E&I of the Income Questions • Modules 4 to 6 impute missing income responses while ensuring total within 10% of sum of components. • Module 4 imputes partial respondents who provided total income. • Module 5 imputes partial respondents who did not provide total income but provided all the components of employment income. • Module 6 imputes all other partial and total non-respondents to the income question.
E&I of the Income Questions • Modules 7 and 8 select a sample respondents with no pension benefits and impute positive amounts through donor imputation. • Modules 9 and 10 do something similar but for employment insurance benefits. • Module 11 derives other government benefits such as old age security pension.
E&I of the Income Questions • Module 12 uses donor imputation to resolve non-response to the income tax field. • Module 13 derives total income after tax. • Other modules aggregate income to the family and household levels plus derive 2 low income flags.
E&I of the Income Questions • Donor selection edits extensively used to restrict what records which pass the edits can be used as donors. • Reduces the number of outliers generated through imputation.
E&I of the Income Questions • In search for donors, distance measure applies larger weights to income fields considered more important or reliable such as total income. • Numeric amount can be missing but boxes checked can indicate that amount should be negative. Distance measure can be configured to almost guarantee that negative quantity will then be imputed.
Other Changes in E&I Since 2001 • Number of strata will be reduced dramatically since some variables used for stratification in 2001 now used in the distance measure to identify donors, this reduces boundary effects. • Also in the past, exact matches within a stratum was required while with CANCEIS near matches will be allowed (e.g. age difference of 3 years). In past default imputation sometimes used while with CANCEIS a donor will always be found.
Differences in Processing of Census/Tax Data • During donor imputation, data from tax records will generally be treated the same as data from census forms. • For tax data, will derive • Quebec provincial tax • Child Benefits • GST Credits • For census form data, Child Benefits, GST Credits will be derived.
Differences in Processing of Census/Tax Data • When adjusting for under-reporting of pensions and employment insurance, tax responses are not adjusted because of policy not to modify them. • When imputing income tax field from census forms, donors restricted to tax forms because of poor quality of responses on census forms.
Evaluation of Income E&I • On experimental basis, income responses were blanked out and then CANCEIS imputed the blanks. • CANCEIS was quite effective at replicating responses and preserving distributions when matching variables were correlated with the variable being imputed.

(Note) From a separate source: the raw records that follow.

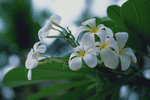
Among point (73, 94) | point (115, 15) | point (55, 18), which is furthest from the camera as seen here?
point (73, 94)

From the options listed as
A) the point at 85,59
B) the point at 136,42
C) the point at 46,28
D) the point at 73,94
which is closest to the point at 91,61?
the point at 85,59

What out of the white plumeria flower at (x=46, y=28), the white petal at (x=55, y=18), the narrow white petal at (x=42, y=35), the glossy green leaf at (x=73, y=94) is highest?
the white petal at (x=55, y=18)

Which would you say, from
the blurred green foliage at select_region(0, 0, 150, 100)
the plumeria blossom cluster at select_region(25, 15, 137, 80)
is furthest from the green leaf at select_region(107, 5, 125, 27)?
the plumeria blossom cluster at select_region(25, 15, 137, 80)

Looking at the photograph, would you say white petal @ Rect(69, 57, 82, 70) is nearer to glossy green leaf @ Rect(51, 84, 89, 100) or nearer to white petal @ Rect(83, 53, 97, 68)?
white petal @ Rect(83, 53, 97, 68)

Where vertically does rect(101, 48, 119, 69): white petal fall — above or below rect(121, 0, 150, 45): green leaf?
below

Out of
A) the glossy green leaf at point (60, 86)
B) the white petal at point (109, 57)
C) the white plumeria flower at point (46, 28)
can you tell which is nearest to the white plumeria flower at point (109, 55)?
the white petal at point (109, 57)

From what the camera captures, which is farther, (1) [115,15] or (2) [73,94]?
(2) [73,94]

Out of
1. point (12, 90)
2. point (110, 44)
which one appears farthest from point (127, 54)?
point (12, 90)

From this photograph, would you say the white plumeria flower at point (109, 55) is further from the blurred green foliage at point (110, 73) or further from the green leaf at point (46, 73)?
the green leaf at point (46, 73)

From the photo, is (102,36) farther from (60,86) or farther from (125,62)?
(60,86)
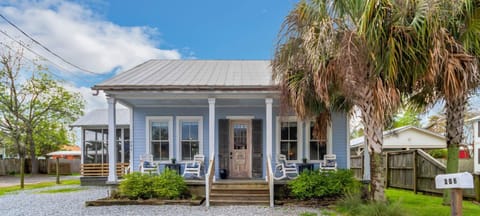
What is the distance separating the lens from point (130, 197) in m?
9.12

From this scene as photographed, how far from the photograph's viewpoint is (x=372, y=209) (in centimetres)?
652

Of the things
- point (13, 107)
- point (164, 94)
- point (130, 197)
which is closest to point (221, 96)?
point (164, 94)

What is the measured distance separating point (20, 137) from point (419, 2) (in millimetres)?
27119

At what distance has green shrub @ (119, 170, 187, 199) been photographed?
904 centimetres

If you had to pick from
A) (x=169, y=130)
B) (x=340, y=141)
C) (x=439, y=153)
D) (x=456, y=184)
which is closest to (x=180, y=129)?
(x=169, y=130)

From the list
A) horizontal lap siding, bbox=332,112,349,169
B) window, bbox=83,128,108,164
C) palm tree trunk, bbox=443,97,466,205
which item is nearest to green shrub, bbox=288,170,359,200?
palm tree trunk, bbox=443,97,466,205

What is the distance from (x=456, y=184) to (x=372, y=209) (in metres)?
3.51

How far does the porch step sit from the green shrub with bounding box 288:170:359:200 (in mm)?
910

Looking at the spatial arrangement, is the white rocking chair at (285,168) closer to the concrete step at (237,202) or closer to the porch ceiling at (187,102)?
the concrete step at (237,202)

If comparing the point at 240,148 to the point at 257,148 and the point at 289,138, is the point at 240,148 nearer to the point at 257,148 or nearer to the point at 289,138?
the point at 257,148

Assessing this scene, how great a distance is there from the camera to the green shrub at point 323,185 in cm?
866

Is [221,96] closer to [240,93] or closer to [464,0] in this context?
[240,93]

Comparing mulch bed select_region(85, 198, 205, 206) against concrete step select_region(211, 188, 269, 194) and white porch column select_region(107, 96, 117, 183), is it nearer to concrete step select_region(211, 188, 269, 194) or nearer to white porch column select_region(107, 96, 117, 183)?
concrete step select_region(211, 188, 269, 194)

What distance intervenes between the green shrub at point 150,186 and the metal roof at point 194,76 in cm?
250
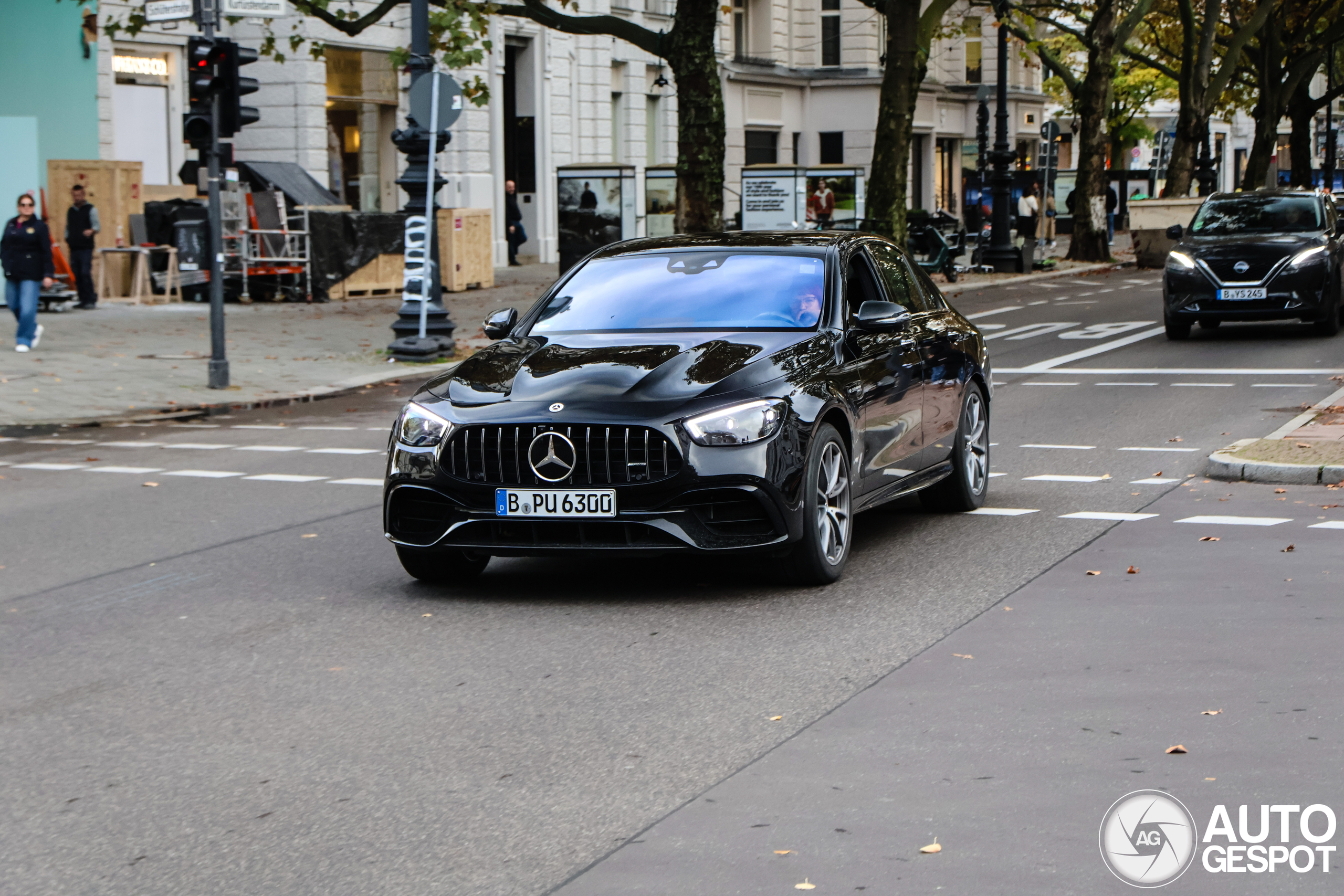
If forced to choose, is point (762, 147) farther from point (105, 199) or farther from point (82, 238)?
point (82, 238)

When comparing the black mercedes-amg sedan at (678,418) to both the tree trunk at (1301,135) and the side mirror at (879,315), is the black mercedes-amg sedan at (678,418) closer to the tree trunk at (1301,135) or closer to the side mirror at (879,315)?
the side mirror at (879,315)

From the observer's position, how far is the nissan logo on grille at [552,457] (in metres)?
7.11

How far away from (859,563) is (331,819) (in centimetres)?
401

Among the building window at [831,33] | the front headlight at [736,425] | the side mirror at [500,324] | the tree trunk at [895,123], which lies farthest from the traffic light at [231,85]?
the building window at [831,33]

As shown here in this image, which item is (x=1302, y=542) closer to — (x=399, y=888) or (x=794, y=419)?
(x=794, y=419)

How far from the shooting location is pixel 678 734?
5.31 m

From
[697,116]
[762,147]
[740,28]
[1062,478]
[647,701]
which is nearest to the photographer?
[647,701]

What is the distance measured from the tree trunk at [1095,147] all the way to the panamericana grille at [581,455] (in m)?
33.4

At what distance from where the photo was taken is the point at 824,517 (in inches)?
298

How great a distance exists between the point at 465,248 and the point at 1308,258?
1533 centimetres

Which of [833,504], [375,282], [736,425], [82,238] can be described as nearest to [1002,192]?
[375,282]

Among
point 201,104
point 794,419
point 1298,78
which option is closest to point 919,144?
point 1298,78

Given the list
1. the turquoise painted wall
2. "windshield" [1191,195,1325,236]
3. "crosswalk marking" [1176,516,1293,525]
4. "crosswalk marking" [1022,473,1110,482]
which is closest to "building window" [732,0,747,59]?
the turquoise painted wall

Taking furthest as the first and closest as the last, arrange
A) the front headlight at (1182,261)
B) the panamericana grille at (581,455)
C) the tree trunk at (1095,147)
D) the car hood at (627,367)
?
the tree trunk at (1095,147) < the front headlight at (1182,261) < the car hood at (627,367) < the panamericana grille at (581,455)
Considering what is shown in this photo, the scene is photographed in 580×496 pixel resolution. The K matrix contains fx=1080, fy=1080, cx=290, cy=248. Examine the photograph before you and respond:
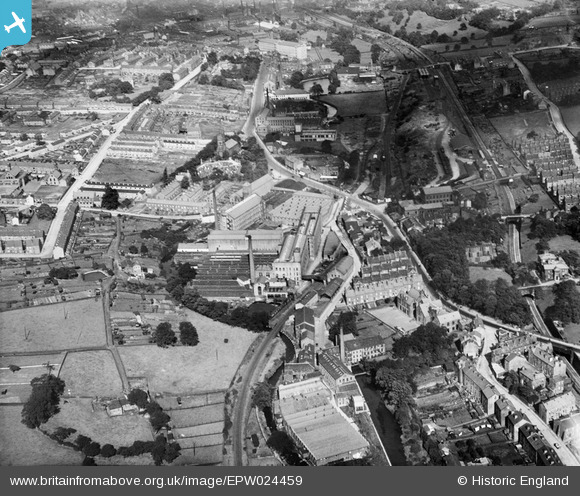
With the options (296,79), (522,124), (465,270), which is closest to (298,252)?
(465,270)

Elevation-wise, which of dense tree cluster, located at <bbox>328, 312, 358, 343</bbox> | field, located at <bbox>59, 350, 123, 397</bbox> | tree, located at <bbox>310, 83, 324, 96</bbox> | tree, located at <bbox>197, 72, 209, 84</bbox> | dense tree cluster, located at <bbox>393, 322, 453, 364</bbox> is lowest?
tree, located at <bbox>197, 72, 209, 84</bbox>

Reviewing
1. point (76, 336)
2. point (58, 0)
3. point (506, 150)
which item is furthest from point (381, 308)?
point (58, 0)

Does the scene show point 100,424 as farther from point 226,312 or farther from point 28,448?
point 226,312

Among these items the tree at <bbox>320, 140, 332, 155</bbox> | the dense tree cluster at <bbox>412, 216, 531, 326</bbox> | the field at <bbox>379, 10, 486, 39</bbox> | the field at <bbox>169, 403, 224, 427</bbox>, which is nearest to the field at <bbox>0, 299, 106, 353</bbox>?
the field at <bbox>169, 403, 224, 427</bbox>

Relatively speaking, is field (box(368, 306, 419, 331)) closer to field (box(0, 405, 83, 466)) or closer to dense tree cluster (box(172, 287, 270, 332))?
dense tree cluster (box(172, 287, 270, 332))

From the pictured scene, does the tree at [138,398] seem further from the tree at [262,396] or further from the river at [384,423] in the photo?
the river at [384,423]

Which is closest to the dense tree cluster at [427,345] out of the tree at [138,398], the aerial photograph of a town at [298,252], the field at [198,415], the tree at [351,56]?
the aerial photograph of a town at [298,252]
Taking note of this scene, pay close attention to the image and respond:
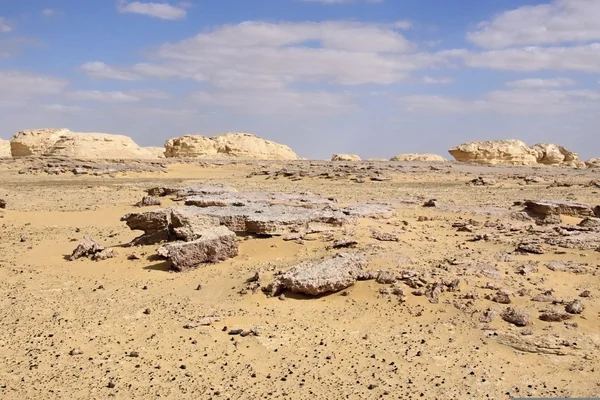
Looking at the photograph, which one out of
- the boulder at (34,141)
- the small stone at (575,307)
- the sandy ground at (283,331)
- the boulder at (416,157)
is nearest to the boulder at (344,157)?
the boulder at (416,157)

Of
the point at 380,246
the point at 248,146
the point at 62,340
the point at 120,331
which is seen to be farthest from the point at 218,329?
the point at 248,146

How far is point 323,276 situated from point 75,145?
33.2m

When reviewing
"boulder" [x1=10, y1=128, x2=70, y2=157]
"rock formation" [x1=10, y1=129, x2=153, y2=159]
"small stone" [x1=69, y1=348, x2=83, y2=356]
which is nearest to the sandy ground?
"small stone" [x1=69, y1=348, x2=83, y2=356]

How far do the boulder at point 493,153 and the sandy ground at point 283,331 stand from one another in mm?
34520

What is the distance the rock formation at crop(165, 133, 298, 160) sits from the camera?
44.7 m

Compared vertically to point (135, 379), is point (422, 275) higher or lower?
higher

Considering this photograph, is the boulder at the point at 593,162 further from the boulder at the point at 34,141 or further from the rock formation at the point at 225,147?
the boulder at the point at 34,141

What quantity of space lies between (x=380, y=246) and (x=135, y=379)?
147 inches

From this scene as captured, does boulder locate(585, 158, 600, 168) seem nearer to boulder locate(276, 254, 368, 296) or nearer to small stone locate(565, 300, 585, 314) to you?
small stone locate(565, 300, 585, 314)

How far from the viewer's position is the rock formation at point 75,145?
1378 inches

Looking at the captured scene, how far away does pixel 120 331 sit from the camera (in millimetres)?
4949

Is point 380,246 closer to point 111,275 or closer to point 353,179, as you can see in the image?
point 111,275

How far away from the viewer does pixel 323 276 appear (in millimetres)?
5594

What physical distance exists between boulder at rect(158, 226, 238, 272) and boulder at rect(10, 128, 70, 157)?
37084mm
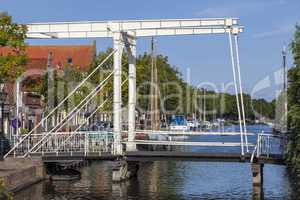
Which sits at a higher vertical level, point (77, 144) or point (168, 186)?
point (77, 144)

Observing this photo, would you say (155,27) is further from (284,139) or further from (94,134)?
(284,139)

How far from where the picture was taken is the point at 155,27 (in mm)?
29188

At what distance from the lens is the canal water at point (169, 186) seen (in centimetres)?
2486

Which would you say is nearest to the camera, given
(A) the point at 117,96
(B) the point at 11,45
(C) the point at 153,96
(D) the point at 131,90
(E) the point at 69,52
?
(B) the point at 11,45

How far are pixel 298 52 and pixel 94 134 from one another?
32.3 feet

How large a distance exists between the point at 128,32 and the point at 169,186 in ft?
24.5

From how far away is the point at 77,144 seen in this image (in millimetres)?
30438

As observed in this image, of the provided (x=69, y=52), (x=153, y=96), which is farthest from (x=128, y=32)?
(x=69, y=52)

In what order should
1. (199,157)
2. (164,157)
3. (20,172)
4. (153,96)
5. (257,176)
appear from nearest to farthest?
(20,172) → (257,176) → (199,157) → (164,157) → (153,96)

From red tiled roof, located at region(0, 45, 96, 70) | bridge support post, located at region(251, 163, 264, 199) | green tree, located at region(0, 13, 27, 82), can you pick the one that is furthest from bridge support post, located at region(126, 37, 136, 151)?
red tiled roof, located at region(0, 45, 96, 70)

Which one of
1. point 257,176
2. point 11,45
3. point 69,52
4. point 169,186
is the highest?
point 69,52

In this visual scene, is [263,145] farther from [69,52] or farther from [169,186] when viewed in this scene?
[69,52]

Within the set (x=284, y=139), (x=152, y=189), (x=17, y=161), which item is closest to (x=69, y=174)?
(x=17, y=161)

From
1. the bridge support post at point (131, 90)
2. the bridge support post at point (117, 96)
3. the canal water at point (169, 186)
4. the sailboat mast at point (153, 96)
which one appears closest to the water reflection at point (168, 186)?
the canal water at point (169, 186)
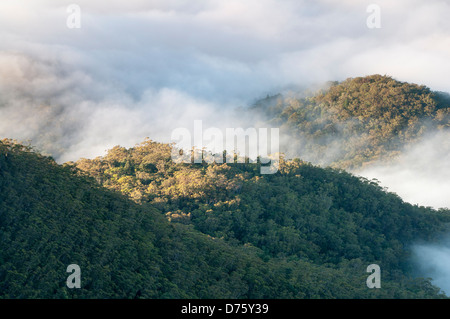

Future Evaluations of Income • Some people provide permission to link and also answer the income question on the census form. • It will be interesting to compare the tax and census responses for these people. • In 2004 test, census income data often rounded to nearest thousand or five thousand. • Mode effects (paper versus internet) may also be studied.
Future Changes to E&I • It is hoped that we can eliminate certain deterministic modules by obtaining Child Benefits, for example, from other sources. • Using CANCEIS, it may be possible to reduce the number of modules used in later censuses and improve consistency with labour and education variables.
Conclusions • Many changes to processing including use of tax data, new questionnaire layout for scanning, use of new E&I system. • These changes will require careful monitoring during production and may require fine-tuning. • Given high quality of tax data, its availability should prove useful.